Portia watched him go with a sense of loss, for despite his words, he would not see her again soon. She was leaving London.
Mirabelle took Portia to her parlor. “Twenty percent to me, and three hundred to Cuthbertson. Your share of Bryght’s bid, my dear, is one hundred and eighty guineas. Hardly paltry for such light work.”
Portia thought with satisfaction that it was a great deal more, and even from the briefest acquaintance with the fat man, she knew Bryght was correct. She need feel no guilt at taking his money, though her conscience insisted that the wager had been less than honest.
Mirabelle took Portia to the bedroom. “You will want to dress.”
As soon as she was alone, Portia looked in a mirror, wondering what she would see. She saw a wild-haired stranger who had panted for Bryght Malloren. She shuddered at the memory, spat out the plumpers, tore off the mask, and unpinned the long, black wig.
There, her hair rather tightly dressed to her head, was Portia St. Claire again. Or was it? Portia St. Claire did not have such reddened lips—and the redness now was passion more than paint. She did not have such knowing, darkened eyes. She did not reek of a sultry perfume.
Portia ran to the wash basin. She scrubbed her face of paint, then stripped off the tawdry silk and adornments. As best she could she washed all trace of perfume from her skin.
Her shift still stank of it and so she left it off, and put her petticoat and stays against her skin, despite the itch they caused. She pulled on her sensible cotton stockings and her dimity gown and returned to the mirror. There at last was Portia St. Claire, spinster, of Overstead Manor, Dorset.
Still, at least, possessed of most of her virtue.
Bryght wanted to stay with Portia and see her home, but she was stretched to the breaking point. It was hardly surprising. He was feeling fragile himself. Quite apart from an uncomfortable state of arousal, he had been plunged into a depth of emotion he had not thought possible.

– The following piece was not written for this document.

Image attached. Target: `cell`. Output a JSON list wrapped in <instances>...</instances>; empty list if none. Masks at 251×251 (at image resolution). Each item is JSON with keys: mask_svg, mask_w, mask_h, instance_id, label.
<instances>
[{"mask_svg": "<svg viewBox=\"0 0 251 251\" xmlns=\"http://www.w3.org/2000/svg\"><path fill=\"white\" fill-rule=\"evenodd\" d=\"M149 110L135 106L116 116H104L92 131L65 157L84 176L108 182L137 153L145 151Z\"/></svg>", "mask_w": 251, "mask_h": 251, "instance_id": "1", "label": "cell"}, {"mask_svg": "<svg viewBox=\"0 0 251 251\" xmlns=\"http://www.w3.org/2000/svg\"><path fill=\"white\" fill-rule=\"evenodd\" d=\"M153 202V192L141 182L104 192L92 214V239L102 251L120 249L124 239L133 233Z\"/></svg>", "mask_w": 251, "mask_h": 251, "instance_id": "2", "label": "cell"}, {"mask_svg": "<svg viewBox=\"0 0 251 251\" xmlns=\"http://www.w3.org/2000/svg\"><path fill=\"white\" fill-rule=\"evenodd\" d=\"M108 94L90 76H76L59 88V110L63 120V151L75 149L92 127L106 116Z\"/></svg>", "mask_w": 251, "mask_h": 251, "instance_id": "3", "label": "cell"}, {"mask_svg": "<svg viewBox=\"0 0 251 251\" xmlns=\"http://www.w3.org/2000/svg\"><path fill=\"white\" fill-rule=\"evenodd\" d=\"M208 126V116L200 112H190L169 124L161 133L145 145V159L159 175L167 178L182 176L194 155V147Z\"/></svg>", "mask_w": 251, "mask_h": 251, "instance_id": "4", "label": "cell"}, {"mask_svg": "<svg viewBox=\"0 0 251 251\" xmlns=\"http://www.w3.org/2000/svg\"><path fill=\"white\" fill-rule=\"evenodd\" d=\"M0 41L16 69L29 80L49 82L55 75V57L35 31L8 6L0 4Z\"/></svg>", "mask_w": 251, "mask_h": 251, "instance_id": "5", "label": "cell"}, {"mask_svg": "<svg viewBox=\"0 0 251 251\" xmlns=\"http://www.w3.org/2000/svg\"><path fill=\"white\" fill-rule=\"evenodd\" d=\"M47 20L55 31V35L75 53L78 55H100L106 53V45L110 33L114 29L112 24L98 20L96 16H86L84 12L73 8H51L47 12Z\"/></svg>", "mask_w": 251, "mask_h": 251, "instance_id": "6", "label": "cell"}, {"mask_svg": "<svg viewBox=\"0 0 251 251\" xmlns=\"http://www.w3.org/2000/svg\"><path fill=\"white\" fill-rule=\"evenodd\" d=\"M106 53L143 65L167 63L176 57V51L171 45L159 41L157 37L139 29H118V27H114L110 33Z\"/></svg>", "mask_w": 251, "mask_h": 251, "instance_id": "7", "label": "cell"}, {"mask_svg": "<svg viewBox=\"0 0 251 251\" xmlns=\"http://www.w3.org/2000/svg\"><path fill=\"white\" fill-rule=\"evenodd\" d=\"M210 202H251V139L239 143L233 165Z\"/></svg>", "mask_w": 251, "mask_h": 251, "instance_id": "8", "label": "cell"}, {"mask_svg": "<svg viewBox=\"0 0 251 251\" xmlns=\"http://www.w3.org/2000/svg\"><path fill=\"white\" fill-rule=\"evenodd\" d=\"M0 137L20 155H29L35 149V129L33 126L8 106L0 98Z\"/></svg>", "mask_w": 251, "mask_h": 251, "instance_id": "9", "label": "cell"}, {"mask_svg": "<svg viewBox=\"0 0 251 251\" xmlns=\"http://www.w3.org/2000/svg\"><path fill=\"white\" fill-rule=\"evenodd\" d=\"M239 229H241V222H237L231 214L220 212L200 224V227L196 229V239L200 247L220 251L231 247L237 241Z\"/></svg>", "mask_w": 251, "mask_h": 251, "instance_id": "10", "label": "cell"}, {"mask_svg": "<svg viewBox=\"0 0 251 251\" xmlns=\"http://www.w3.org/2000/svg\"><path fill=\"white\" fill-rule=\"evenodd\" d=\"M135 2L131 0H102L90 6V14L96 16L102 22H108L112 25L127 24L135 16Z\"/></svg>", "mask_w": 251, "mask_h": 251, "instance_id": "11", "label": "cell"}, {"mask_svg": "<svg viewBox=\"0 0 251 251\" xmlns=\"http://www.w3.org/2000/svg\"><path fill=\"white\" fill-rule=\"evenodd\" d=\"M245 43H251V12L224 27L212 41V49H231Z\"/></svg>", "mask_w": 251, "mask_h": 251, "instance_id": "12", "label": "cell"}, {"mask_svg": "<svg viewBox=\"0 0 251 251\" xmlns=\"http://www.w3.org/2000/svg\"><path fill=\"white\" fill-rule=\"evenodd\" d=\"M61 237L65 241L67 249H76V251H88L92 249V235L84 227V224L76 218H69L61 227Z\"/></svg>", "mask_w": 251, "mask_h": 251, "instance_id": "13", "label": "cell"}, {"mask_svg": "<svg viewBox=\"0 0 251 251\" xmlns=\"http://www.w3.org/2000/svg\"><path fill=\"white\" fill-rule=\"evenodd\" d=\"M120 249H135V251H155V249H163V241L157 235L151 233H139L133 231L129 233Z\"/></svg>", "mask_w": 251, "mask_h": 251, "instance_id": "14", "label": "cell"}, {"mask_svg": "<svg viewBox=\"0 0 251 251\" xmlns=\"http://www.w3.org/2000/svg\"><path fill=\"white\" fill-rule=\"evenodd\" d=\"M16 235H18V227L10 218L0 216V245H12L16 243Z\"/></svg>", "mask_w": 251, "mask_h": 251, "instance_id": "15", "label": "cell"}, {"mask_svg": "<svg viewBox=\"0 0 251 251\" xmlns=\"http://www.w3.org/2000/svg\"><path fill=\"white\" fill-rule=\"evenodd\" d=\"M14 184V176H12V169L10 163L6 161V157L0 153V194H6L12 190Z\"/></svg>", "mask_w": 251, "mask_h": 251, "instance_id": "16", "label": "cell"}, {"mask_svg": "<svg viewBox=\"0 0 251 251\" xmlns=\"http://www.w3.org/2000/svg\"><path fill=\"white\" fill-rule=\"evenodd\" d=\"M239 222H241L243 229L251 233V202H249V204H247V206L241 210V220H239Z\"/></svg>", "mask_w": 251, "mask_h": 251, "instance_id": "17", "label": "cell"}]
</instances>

Had he ever thought he had been in love with Nerissa? Nothing he’d felt for her had been like this. Nerissa had been desirable for her beauty, her supposed virtue, and her eminent suitability to be a wife. His choice of her had been made on purely logical grounds.
Portia was simply necessary, and his feelings toward her had all the subtlety of a starving man’s feelings toward a roast of beef. If it hadn’t been for the voyeurs, he might not have found the strength to leave her untouched.

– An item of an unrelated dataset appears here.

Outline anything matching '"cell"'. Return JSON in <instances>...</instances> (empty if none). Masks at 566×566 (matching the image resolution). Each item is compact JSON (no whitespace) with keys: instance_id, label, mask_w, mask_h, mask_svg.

It was better, safer, to let Mirabelle see Portia home, and it would reinforce his disinterest in Hippolyta if he returned to his card game.
As he threaded his way through the noisy room, however, problems swirled in his head. Cuthbertson needed to be handled but any open move against the man might cause questions.

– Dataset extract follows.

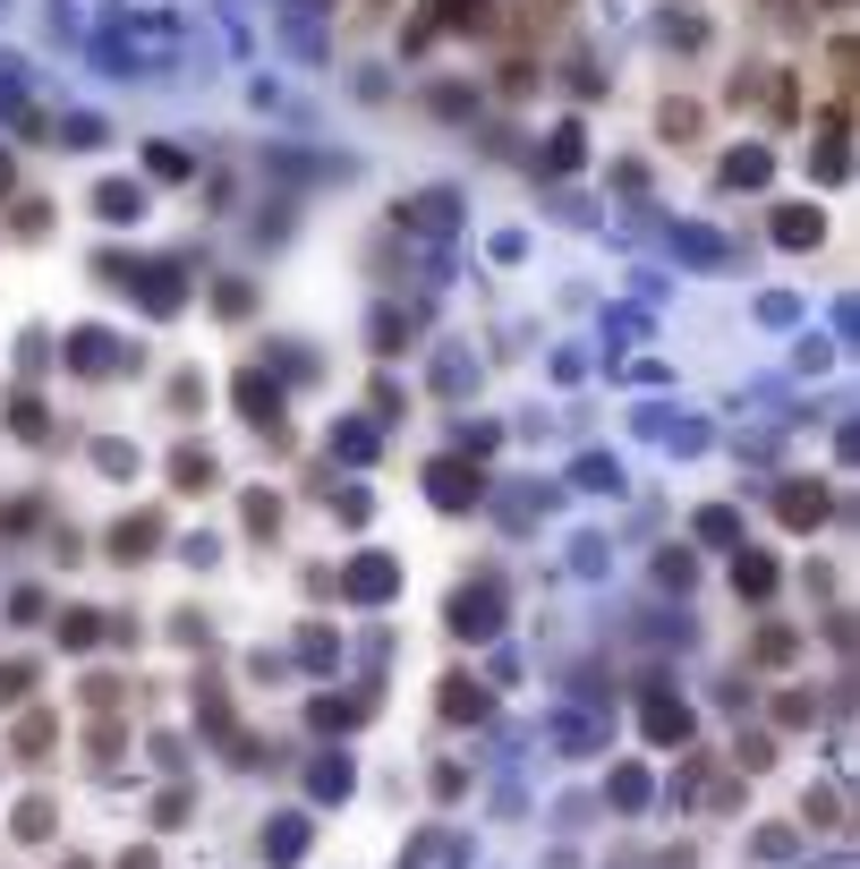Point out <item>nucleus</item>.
<instances>
[{"mask_svg": "<svg viewBox=\"0 0 860 869\" xmlns=\"http://www.w3.org/2000/svg\"><path fill=\"white\" fill-rule=\"evenodd\" d=\"M451 631H460V640H494V631H503V588H494V579L460 588V597H451Z\"/></svg>", "mask_w": 860, "mask_h": 869, "instance_id": "obj_1", "label": "nucleus"}, {"mask_svg": "<svg viewBox=\"0 0 860 869\" xmlns=\"http://www.w3.org/2000/svg\"><path fill=\"white\" fill-rule=\"evenodd\" d=\"M230 401H239V410H248V426H264V435H273V444H282V384H273V376H264V367H248V376H239V384H230Z\"/></svg>", "mask_w": 860, "mask_h": 869, "instance_id": "obj_2", "label": "nucleus"}, {"mask_svg": "<svg viewBox=\"0 0 860 869\" xmlns=\"http://www.w3.org/2000/svg\"><path fill=\"white\" fill-rule=\"evenodd\" d=\"M426 495H435L444 512H469V503L486 495V478L469 469V460H435V469H426Z\"/></svg>", "mask_w": 860, "mask_h": 869, "instance_id": "obj_3", "label": "nucleus"}, {"mask_svg": "<svg viewBox=\"0 0 860 869\" xmlns=\"http://www.w3.org/2000/svg\"><path fill=\"white\" fill-rule=\"evenodd\" d=\"M827 512H835V495L818 478H793L784 495H775V520H784V529H818Z\"/></svg>", "mask_w": 860, "mask_h": 869, "instance_id": "obj_4", "label": "nucleus"}, {"mask_svg": "<svg viewBox=\"0 0 860 869\" xmlns=\"http://www.w3.org/2000/svg\"><path fill=\"white\" fill-rule=\"evenodd\" d=\"M392 588H401V572H392L383 554H358L350 572H341V597H358V606H383Z\"/></svg>", "mask_w": 860, "mask_h": 869, "instance_id": "obj_5", "label": "nucleus"}, {"mask_svg": "<svg viewBox=\"0 0 860 869\" xmlns=\"http://www.w3.org/2000/svg\"><path fill=\"white\" fill-rule=\"evenodd\" d=\"M639 725H647V741H690V708L673 699V691H647V708H639Z\"/></svg>", "mask_w": 860, "mask_h": 869, "instance_id": "obj_6", "label": "nucleus"}, {"mask_svg": "<svg viewBox=\"0 0 860 869\" xmlns=\"http://www.w3.org/2000/svg\"><path fill=\"white\" fill-rule=\"evenodd\" d=\"M426 9H435V18H417L410 43H426L435 26H451V34H478V26H486V0H426Z\"/></svg>", "mask_w": 860, "mask_h": 869, "instance_id": "obj_7", "label": "nucleus"}, {"mask_svg": "<svg viewBox=\"0 0 860 869\" xmlns=\"http://www.w3.org/2000/svg\"><path fill=\"white\" fill-rule=\"evenodd\" d=\"M154 546H162V520H154V512H128V520H111V554H120V563H145Z\"/></svg>", "mask_w": 860, "mask_h": 869, "instance_id": "obj_8", "label": "nucleus"}, {"mask_svg": "<svg viewBox=\"0 0 860 869\" xmlns=\"http://www.w3.org/2000/svg\"><path fill=\"white\" fill-rule=\"evenodd\" d=\"M68 367H77V376H111V367H120V341L86 324V333H68Z\"/></svg>", "mask_w": 860, "mask_h": 869, "instance_id": "obj_9", "label": "nucleus"}, {"mask_svg": "<svg viewBox=\"0 0 860 869\" xmlns=\"http://www.w3.org/2000/svg\"><path fill=\"white\" fill-rule=\"evenodd\" d=\"M214 478H222V460H214L205 444H179V452H171V486H179V495H205Z\"/></svg>", "mask_w": 860, "mask_h": 869, "instance_id": "obj_10", "label": "nucleus"}, {"mask_svg": "<svg viewBox=\"0 0 860 869\" xmlns=\"http://www.w3.org/2000/svg\"><path fill=\"white\" fill-rule=\"evenodd\" d=\"M818 230H827L818 205H775V239H784V248H818Z\"/></svg>", "mask_w": 860, "mask_h": 869, "instance_id": "obj_11", "label": "nucleus"}, {"mask_svg": "<svg viewBox=\"0 0 860 869\" xmlns=\"http://www.w3.org/2000/svg\"><path fill=\"white\" fill-rule=\"evenodd\" d=\"M95 214H102V222H137V214H145V188H137V180H102Z\"/></svg>", "mask_w": 860, "mask_h": 869, "instance_id": "obj_12", "label": "nucleus"}, {"mask_svg": "<svg viewBox=\"0 0 860 869\" xmlns=\"http://www.w3.org/2000/svg\"><path fill=\"white\" fill-rule=\"evenodd\" d=\"M298 852H307V818L290 810V818H273V827H264V861H298Z\"/></svg>", "mask_w": 860, "mask_h": 869, "instance_id": "obj_13", "label": "nucleus"}, {"mask_svg": "<svg viewBox=\"0 0 860 869\" xmlns=\"http://www.w3.org/2000/svg\"><path fill=\"white\" fill-rule=\"evenodd\" d=\"M444 716L451 725H469V716H486V691L469 674H444Z\"/></svg>", "mask_w": 860, "mask_h": 869, "instance_id": "obj_14", "label": "nucleus"}, {"mask_svg": "<svg viewBox=\"0 0 860 869\" xmlns=\"http://www.w3.org/2000/svg\"><path fill=\"white\" fill-rule=\"evenodd\" d=\"M9 435H18V444H43V435H52V419H43V401H34V392L9 401Z\"/></svg>", "mask_w": 860, "mask_h": 869, "instance_id": "obj_15", "label": "nucleus"}, {"mask_svg": "<svg viewBox=\"0 0 860 869\" xmlns=\"http://www.w3.org/2000/svg\"><path fill=\"white\" fill-rule=\"evenodd\" d=\"M401 222H417V230H451V188H435V196H417V205H401Z\"/></svg>", "mask_w": 860, "mask_h": 869, "instance_id": "obj_16", "label": "nucleus"}, {"mask_svg": "<svg viewBox=\"0 0 860 869\" xmlns=\"http://www.w3.org/2000/svg\"><path fill=\"white\" fill-rule=\"evenodd\" d=\"M52 741H61V725H52V716H26V725H18V759H52Z\"/></svg>", "mask_w": 860, "mask_h": 869, "instance_id": "obj_17", "label": "nucleus"}, {"mask_svg": "<svg viewBox=\"0 0 860 869\" xmlns=\"http://www.w3.org/2000/svg\"><path fill=\"white\" fill-rule=\"evenodd\" d=\"M102 622H111V613H86V606H68V613H61V640H68V648H95V640H102Z\"/></svg>", "mask_w": 860, "mask_h": 869, "instance_id": "obj_18", "label": "nucleus"}, {"mask_svg": "<svg viewBox=\"0 0 860 869\" xmlns=\"http://www.w3.org/2000/svg\"><path fill=\"white\" fill-rule=\"evenodd\" d=\"M733 588H741V597H766V588H775V563H766V554H741V563H733Z\"/></svg>", "mask_w": 860, "mask_h": 869, "instance_id": "obj_19", "label": "nucleus"}, {"mask_svg": "<svg viewBox=\"0 0 860 869\" xmlns=\"http://www.w3.org/2000/svg\"><path fill=\"white\" fill-rule=\"evenodd\" d=\"M725 180H733V188H759L766 180V145H741V154L725 162Z\"/></svg>", "mask_w": 860, "mask_h": 869, "instance_id": "obj_20", "label": "nucleus"}, {"mask_svg": "<svg viewBox=\"0 0 860 869\" xmlns=\"http://www.w3.org/2000/svg\"><path fill=\"white\" fill-rule=\"evenodd\" d=\"M333 452L341 460H375V426H333Z\"/></svg>", "mask_w": 860, "mask_h": 869, "instance_id": "obj_21", "label": "nucleus"}, {"mask_svg": "<svg viewBox=\"0 0 860 869\" xmlns=\"http://www.w3.org/2000/svg\"><path fill=\"white\" fill-rule=\"evenodd\" d=\"M350 793V759H316V802H341Z\"/></svg>", "mask_w": 860, "mask_h": 869, "instance_id": "obj_22", "label": "nucleus"}, {"mask_svg": "<svg viewBox=\"0 0 860 869\" xmlns=\"http://www.w3.org/2000/svg\"><path fill=\"white\" fill-rule=\"evenodd\" d=\"M18 836H26V844L52 836V802H43V793H34V802H18Z\"/></svg>", "mask_w": 860, "mask_h": 869, "instance_id": "obj_23", "label": "nucleus"}, {"mask_svg": "<svg viewBox=\"0 0 860 869\" xmlns=\"http://www.w3.org/2000/svg\"><path fill=\"white\" fill-rule=\"evenodd\" d=\"M699 537H707V546H733V537H741V520L716 503V512H699Z\"/></svg>", "mask_w": 860, "mask_h": 869, "instance_id": "obj_24", "label": "nucleus"}, {"mask_svg": "<svg viewBox=\"0 0 860 869\" xmlns=\"http://www.w3.org/2000/svg\"><path fill=\"white\" fill-rule=\"evenodd\" d=\"M358 716H367V699H316V725H324V734H333V725H358Z\"/></svg>", "mask_w": 860, "mask_h": 869, "instance_id": "obj_25", "label": "nucleus"}, {"mask_svg": "<svg viewBox=\"0 0 860 869\" xmlns=\"http://www.w3.org/2000/svg\"><path fill=\"white\" fill-rule=\"evenodd\" d=\"M248 529H255V537H273V529H282V503H273V495H248Z\"/></svg>", "mask_w": 860, "mask_h": 869, "instance_id": "obj_26", "label": "nucleus"}, {"mask_svg": "<svg viewBox=\"0 0 860 869\" xmlns=\"http://www.w3.org/2000/svg\"><path fill=\"white\" fill-rule=\"evenodd\" d=\"M733 759H741L750 775H759V768H775V741H766V734H741V750H733Z\"/></svg>", "mask_w": 860, "mask_h": 869, "instance_id": "obj_27", "label": "nucleus"}, {"mask_svg": "<svg viewBox=\"0 0 860 869\" xmlns=\"http://www.w3.org/2000/svg\"><path fill=\"white\" fill-rule=\"evenodd\" d=\"M793 631H759V665H793Z\"/></svg>", "mask_w": 860, "mask_h": 869, "instance_id": "obj_28", "label": "nucleus"}, {"mask_svg": "<svg viewBox=\"0 0 860 869\" xmlns=\"http://www.w3.org/2000/svg\"><path fill=\"white\" fill-rule=\"evenodd\" d=\"M26 682H34V665H0V708H18V699H26Z\"/></svg>", "mask_w": 860, "mask_h": 869, "instance_id": "obj_29", "label": "nucleus"}, {"mask_svg": "<svg viewBox=\"0 0 860 869\" xmlns=\"http://www.w3.org/2000/svg\"><path fill=\"white\" fill-rule=\"evenodd\" d=\"M613 802H622V810H639V802H647V775H639V768H622V775H613Z\"/></svg>", "mask_w": 860, "mask_h": 869, "instance_id": "obj_30", "label": "nucleus"}, {"mask_svg": "<svg viewBox=\"0 0 860 869\" xmlns=\"http://www.w3.org/2000/svg\"><path fill=\"white\" fill-rule=\"evenodd\" d=\"M214 307H222V316H248L255 290H248V282H222V290H214Z\"/></svg>", "mask_w": 860, "mask_h": 869, "instance_id": "obj_31", "label": "nucleus"}, {"mask_svg": "<svg viewBox=\"0 0 860 869\" xmlns=\"http://www.w3.org/2000/svg\"><path fill=\"white\" fill-rule=\"evenodd\" d=\"M95 460H102V469H111V478H137V444H102Z\"/></svg>", "mask_w": 860, "mask_h": 869, "instance_id": "obj_32", "label": "nucleus"}, {"mask_svg": "<svg viewBox=\"0 0 860 869\" xmlns=\"http://www.w3.org/2000/svg\"><path fill=\"white\" fill-rule=\"evenodd\" d=\"M809 716H818V708H809L801 691H784V699H775V725H809Z\"/></svg>", "mask_w": 860, "mask_h": 869, "instance_id": "obj_33", "label": "nucleus"}, {"mask_svg": "<svg viewBox=\"0 0 860 869\" xmlns=\"http://www.w3.org/2000/svg\"><path fill=\"white\" fill-rule=\"evenodd\" d=\"M120 869H162V861H154V852H120Z\"/></svg>", "mask_w": 860, "mask_h": 869, "instance_id": "obj_34", "label": "nucleus"}, {"mask_svg": "<svg viewBox=\"0 0 860 869\" xmlns=\"http://www.w3.org/2000/svg\"><path fill=\"white\" fill-rule=\"evenodd\" d=\"M0 188H9V145H0Z\"/></svg>", "mask_w": 860, "mask_h": 869, "instance_id": "obj_35", "label": "nucleus"}]
</instances>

Something had to be done about Oliver Upcott.
Bridgewater would have to be notified that Bryght’s ability to support him further was lessened.
Plague take it, but it was a mess, so why was he finding it hard not to grin like a perfect fool?
He casually took his place at the card table, aware of intrigued looks from his friends. Nothing was said, however. Prestonly glowered at him, and though Bryght smiled back, his feelings about the man were similar. Perhaps he could take Prestonly for the rest of Portia’s five thousand pound debt.
That would be satisfying.
But at the end of a few hands, Bryght had actually lost a little. He called a halt and ordered wine, taking the opportunity to rise from the table and move a few steps away.
Could he trust Mirabelle to take care of Portia properly? She surely knew the perils of crossing a Malloren….
Andover joined him. “What was all that about?”
Bryght sipped the port. “A wager.”
“Indeed?” said Andover skeptically. “Of your own making. It’s not like you to take a man like Prestonly seriously.”